After flying through the night from Los Angeles to Boston (as I slept, I had nightmares about being embarrassed by an overcooked hockey puck at RF’s), I hopped a taxi directly to R.F. O'Sullivan's. After a brief staredown with Kenji, we weighed in and took our respective corners to prepare for the bout. Actually, we both went to the same corner, at the end of the bar near the flaming grill where the cooks drop their massive half-pound balls of ground sirloin.
Kenji and I each ordered an adult beverage. I chose a beer named after the famous Bostonian patriot and brewer, and Kenji went with the favorite brew of hipsters and David Lynch fans everywhere. On to the menu: R.F.'s has a variety of option with numerous sauces, cheeses, and vegetables available, but we agreed to keep it simple.
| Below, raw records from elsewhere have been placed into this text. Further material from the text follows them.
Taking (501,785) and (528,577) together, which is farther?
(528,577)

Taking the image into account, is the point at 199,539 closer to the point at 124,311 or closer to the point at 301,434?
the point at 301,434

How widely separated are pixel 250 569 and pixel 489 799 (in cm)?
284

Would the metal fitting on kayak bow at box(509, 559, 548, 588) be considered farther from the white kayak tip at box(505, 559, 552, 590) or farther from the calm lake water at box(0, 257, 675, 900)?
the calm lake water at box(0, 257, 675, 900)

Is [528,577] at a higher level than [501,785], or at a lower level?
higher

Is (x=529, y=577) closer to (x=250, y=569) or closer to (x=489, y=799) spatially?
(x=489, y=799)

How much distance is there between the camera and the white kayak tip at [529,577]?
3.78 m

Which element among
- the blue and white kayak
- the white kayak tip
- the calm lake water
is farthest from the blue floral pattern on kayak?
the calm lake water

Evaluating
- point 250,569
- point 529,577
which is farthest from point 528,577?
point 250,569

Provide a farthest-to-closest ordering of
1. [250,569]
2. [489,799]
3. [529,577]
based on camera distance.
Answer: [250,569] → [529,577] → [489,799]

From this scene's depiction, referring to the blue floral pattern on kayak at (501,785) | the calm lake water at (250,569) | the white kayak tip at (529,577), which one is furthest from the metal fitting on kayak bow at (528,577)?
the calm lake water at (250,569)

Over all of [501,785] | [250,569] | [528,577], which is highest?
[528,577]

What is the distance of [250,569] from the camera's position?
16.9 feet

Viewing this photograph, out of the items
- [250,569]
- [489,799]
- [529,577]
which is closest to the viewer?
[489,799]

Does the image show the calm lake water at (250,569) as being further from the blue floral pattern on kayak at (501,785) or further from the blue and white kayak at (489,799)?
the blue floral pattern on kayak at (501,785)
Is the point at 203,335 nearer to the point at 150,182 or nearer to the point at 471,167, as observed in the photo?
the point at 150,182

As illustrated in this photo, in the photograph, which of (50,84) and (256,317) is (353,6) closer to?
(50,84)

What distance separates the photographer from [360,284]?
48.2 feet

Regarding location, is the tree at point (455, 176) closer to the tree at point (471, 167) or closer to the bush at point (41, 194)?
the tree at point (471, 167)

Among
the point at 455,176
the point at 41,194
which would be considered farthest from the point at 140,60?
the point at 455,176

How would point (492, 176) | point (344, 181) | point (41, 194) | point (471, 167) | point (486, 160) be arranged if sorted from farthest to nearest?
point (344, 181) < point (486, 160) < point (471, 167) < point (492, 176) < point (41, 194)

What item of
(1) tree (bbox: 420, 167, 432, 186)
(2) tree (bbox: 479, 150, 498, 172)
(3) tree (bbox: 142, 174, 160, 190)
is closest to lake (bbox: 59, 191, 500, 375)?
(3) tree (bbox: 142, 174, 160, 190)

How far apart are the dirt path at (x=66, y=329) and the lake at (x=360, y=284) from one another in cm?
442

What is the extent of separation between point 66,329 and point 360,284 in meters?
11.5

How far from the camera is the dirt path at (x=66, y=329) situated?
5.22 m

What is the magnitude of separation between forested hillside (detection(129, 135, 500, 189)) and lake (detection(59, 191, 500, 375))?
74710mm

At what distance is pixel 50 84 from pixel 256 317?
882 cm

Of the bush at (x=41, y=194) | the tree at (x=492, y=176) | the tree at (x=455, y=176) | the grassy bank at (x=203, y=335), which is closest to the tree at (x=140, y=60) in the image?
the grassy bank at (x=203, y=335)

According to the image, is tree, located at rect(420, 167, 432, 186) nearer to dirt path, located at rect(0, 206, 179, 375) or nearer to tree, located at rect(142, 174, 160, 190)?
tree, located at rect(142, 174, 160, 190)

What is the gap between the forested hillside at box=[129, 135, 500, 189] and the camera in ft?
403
We each ordered the regular cheeseburger (mine with cheddar, Kenji's with American) which comes with lettuce, tomato, sliced onion and pickles. Kenji took some photos of the grillmen, and we discussed some of our favorite burgers from around the country while we waited for our burgers.
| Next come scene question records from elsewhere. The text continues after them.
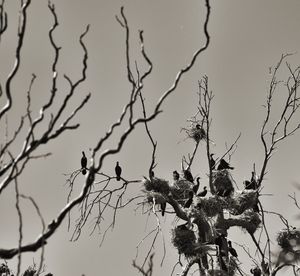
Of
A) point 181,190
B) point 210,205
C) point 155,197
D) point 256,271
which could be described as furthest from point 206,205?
point 256,271

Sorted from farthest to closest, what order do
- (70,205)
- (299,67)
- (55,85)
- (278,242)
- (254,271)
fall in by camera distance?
(254,271)
(299,67)
(278,242)
(55,85)
(70,205)

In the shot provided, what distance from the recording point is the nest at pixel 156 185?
7694mm

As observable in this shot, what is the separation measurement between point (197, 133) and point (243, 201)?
1424mm

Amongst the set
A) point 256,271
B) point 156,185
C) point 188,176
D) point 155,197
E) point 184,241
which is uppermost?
point 188,176

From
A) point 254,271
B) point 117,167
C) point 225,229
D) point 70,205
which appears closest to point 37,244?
point 70,205

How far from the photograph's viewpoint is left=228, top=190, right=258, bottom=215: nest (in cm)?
817

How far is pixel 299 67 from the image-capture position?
873 cm

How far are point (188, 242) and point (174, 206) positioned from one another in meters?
0.61

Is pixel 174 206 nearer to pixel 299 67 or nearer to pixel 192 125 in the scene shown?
pixel 192 125

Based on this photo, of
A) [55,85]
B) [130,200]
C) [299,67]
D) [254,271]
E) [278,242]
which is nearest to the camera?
[55,85]

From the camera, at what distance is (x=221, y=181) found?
854 cm

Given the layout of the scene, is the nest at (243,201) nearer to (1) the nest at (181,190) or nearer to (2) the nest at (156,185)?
(1) the nest at (181,190)

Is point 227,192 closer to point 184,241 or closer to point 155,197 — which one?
point 184,241

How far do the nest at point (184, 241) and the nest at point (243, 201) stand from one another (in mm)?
954
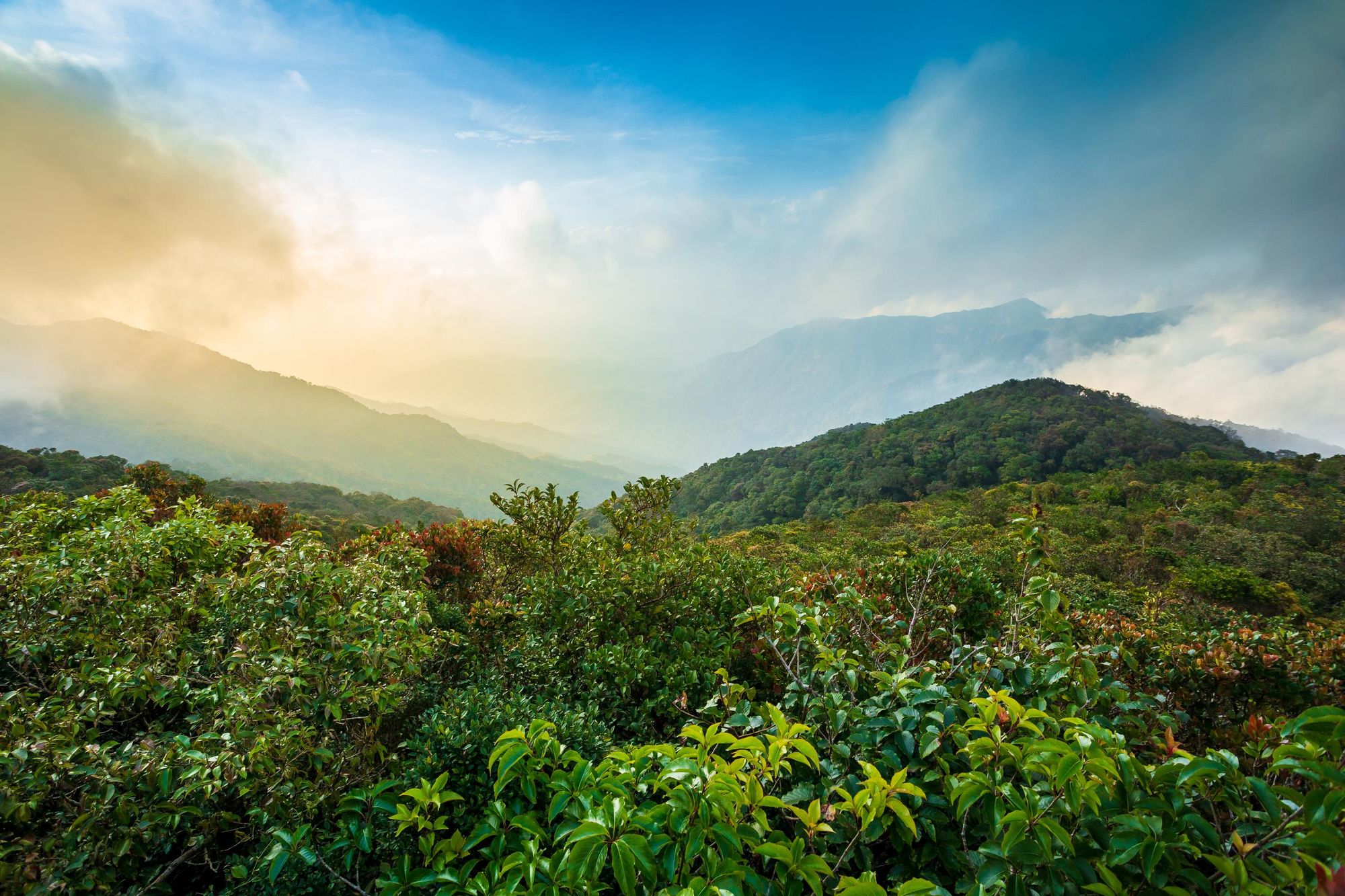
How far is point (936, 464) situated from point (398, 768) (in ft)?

Bad sign number one: I started to get a little worried about the time it was taking for our orders to appear. R.F.’s is up-front about the fact that their burgers take around 20 minutes to prepare because of the sheer mass of the meat, which they don’t flatten on the grill, but as we had each ordered our burgers medium-rare, I was worried that my bad airplane dreams might be realized and we might get an overcooked burger.
Early shot to the body: Kenji had me on the ropes as soon as the bell rang and the waiter brought our burgers. Each of us had a piece of unmelted cheese ON TOP of our tomato and onions. I tried to explain that this never happened on my prior visits, but since Kenji had experienced the same offense before, my claims were unpersuasive. We speculated that this heinous practice was instituted for ease of expediting the high-volume of burgers that come off of R.F.’s grill during peak times. Whatever the reason, it's unappealing and unacceptable. The people deserve melted cheese.
The extras: As I explained to Kenji, I am not a huge fan of accoutrements piled high on my burger. I found the tomato to be sliced a bit too thick, so I left it out. I thought the onions, pickles, and crisp lettuce added a nice amount of cool crunch to the burger.
The flavor: I didn’t agree with Kenji’s assertion yesterday that the R.F. burger was bland or underseasoned. I felt my burger today exhibited very strong beefiness and seasoning. Despite the use of lean beef, and being grill-cooked rather than on a flat-top, the burger retained its juices, which were absorbed by the sesame-seed bun.
The knockdown punch: I noticed Kenji taking pictures of his burger, and I could tell what he was thinking. The center of his burger was indeed medium-rare as ordered, but the top and bottom, long-exposed to the fiery grill, had the sad pallor of a beast cooked to medium-well. My burger actually was closer to a properly-cooked medium-rare throughout, but Kenji’s point was valid, and I can see why his burger was disappointing. We agreed that this effect is likely part and parcel of the extremely hot and fiery grill R.F.’s uses in order to impart the char on its very thick burger. Kenji and I have a somewhat different idea about the perfect style of burger: He prefers a thinner griddled patty, while I also like a flat-top griddle, but a thicker patty. What we do agree on is that a burger that is partly medium-well, and partly medium-rare does not demonstrate that its maker’s cooking method is superior.
The decision: I had to agree that R.F.’s burger is not on the same level as the finest burgers in New York and Los Angeles. I still think it’s one of the better burger options in a city which, while it has surpassed its big brother to the south in Major League Baseball, has a way to go before it can claim the World Series of Burger title.